[WORK TO COMPLETE]
Print back every record below, exactly as it stands.

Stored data
╔══

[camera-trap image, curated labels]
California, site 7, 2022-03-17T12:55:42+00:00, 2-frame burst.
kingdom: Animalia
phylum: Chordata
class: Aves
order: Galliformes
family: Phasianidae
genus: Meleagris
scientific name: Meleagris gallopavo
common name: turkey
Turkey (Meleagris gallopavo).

╚══

[ANSWER BOX]
[camera-trap image, curated labels]
California, site 7, 2022-03-17T12:55:42+00:00, 2-frame burst.
kingdom: Animalia
phylum: Chordata
class: Aves
order: Galliformes
family: Phasianidae
genus: Meleagris
scientific name: Meleagris gallopavo
common name: turkey
Turkey (Meleagris gallopavo).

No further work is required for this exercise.